Research Opportunities

One area of strength in Drew’s neuroscience program is its employment of laboratory and research experiences. Drew’s technologically sophisticated neuroscience laboratories are designed to give students broad access to applied experiences in studying the brain. All majors take laboratory courses in which they image live neurons with fluorescent microscopy, measure brain chemicals in animals, and examine changes in brain morphology due to drug exposure, and use computers to study neuroanatomy and neurophysiology and for data collection, statistical analysis and graphic presentations.

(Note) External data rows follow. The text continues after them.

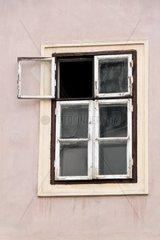 Ein Wohnhaus in der Stadt ist sanierungsbeduerftig Alte Wohnhaeuser in Bratislave  Slowakei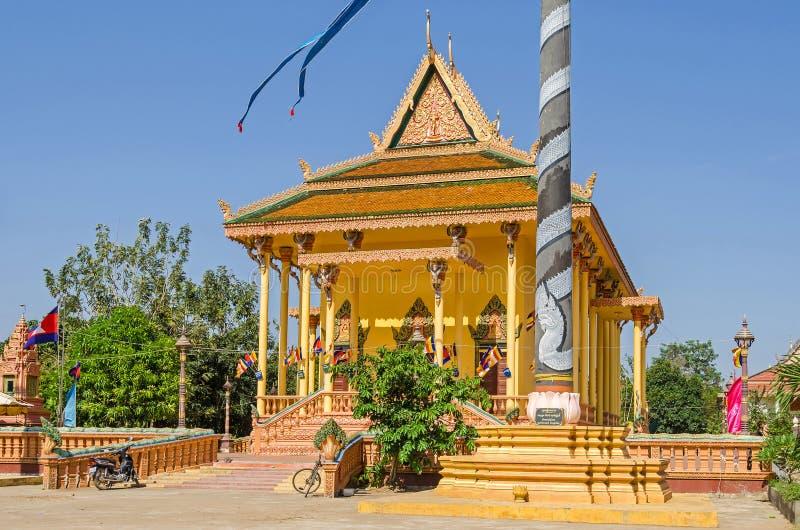 Tempio buddista in un piccolo villaggio a distanza Chong Koh in Cambogia fotografie stock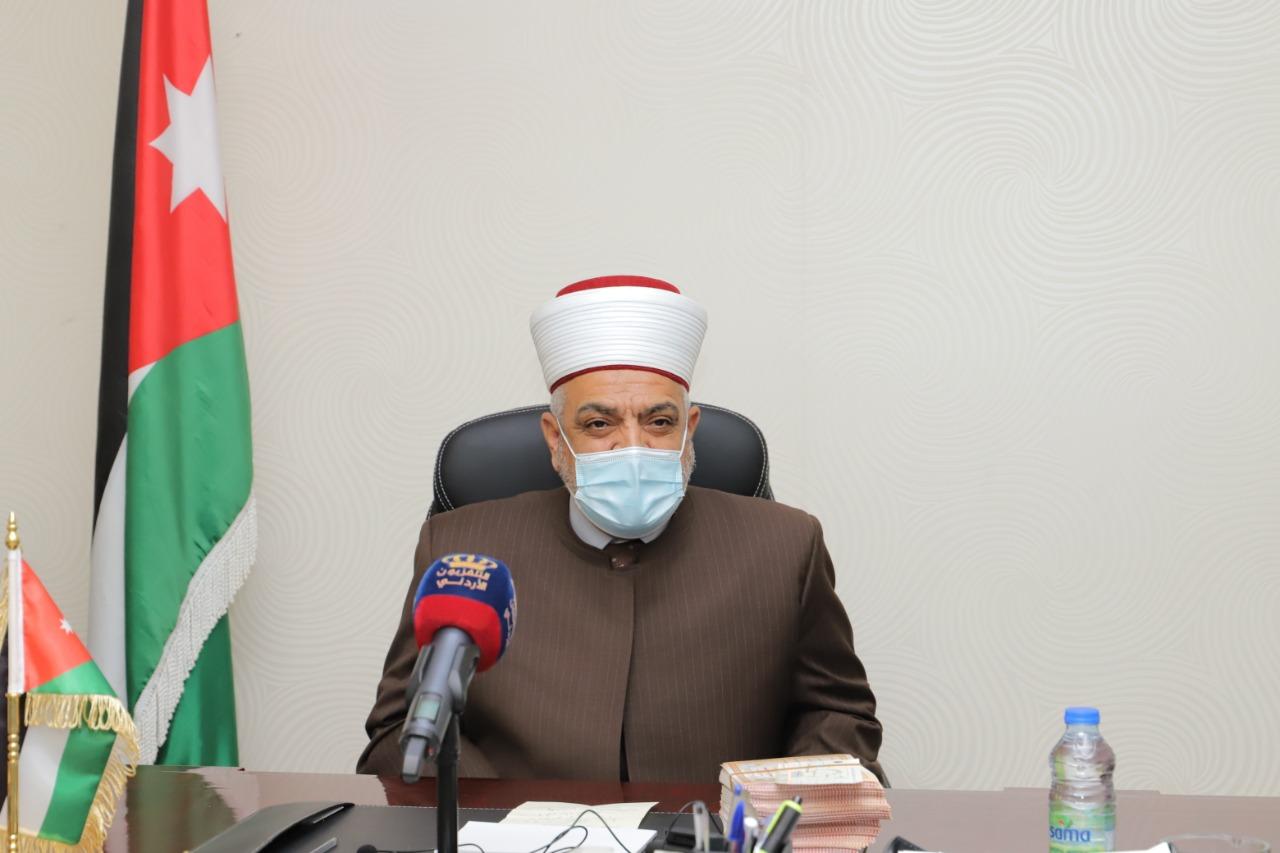 وزير الأوقاف يرعى اليوم الخيري في لواء القويسمة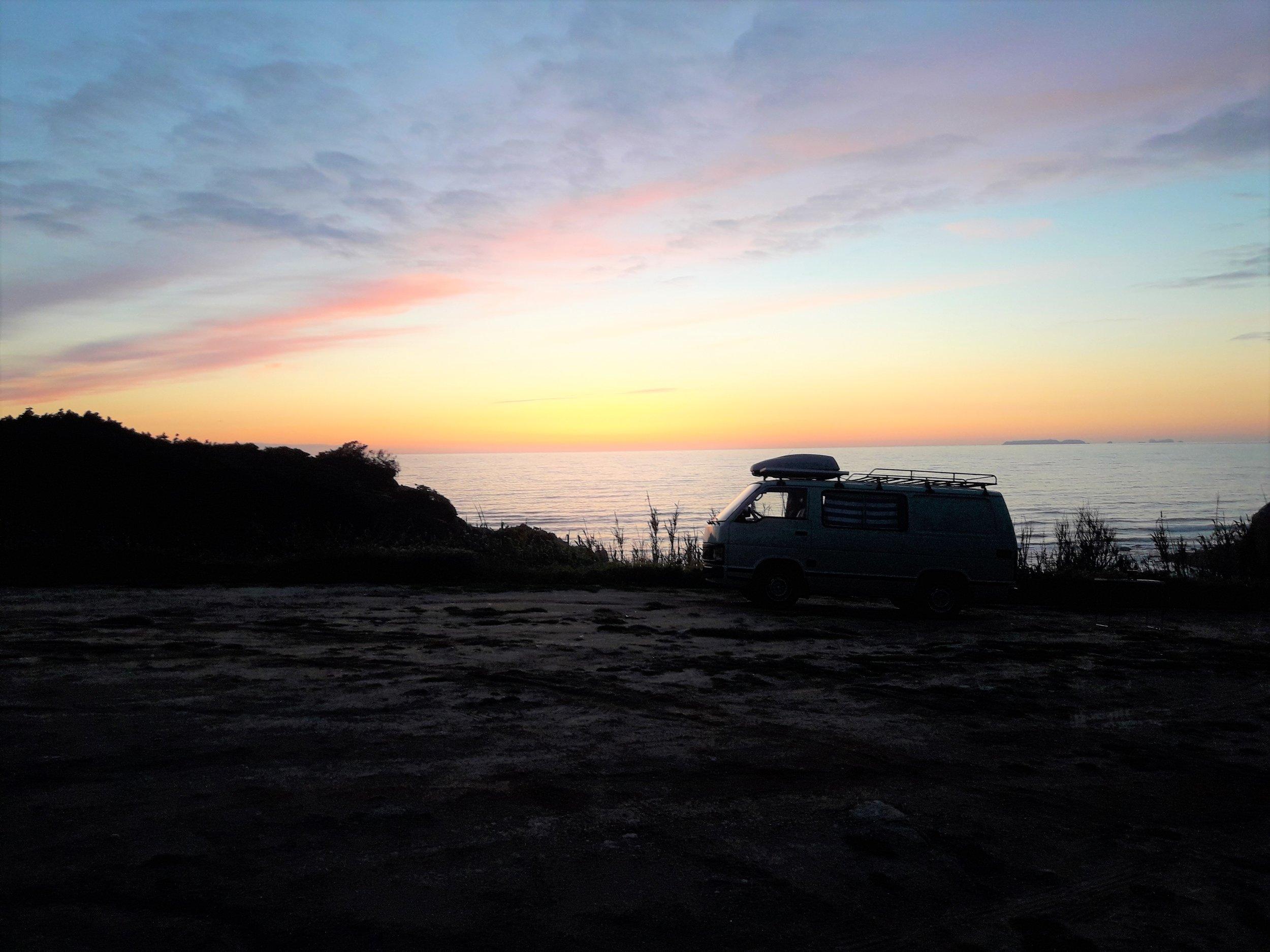 Sonnenuntergang-Bulli-Campervan-Sand.jpg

All members of the Neuroscience Program have active research programs and work with students on research projects throughout the year.

Investigate

  • cellular, behavioral and computational neuroscience
  • electrophysiology
  • cell culture
  • brain neurochemistry

Research

  • potential treatments for dementia
  • brain responses to stress
  • olfactory system organization
  • drug addiction
  • models of visual processing

Featured Faculty

Dr. Graham A. Cousens

Program Director, Associate Professor of Psychology

Dr. Cousens’ research utilizes electrophysiological and behavioral techniques to examine how the brain represents sensory information and how it maintains information over time. Areas of research interest include olfactory learning and memory, emotional processes and addiction.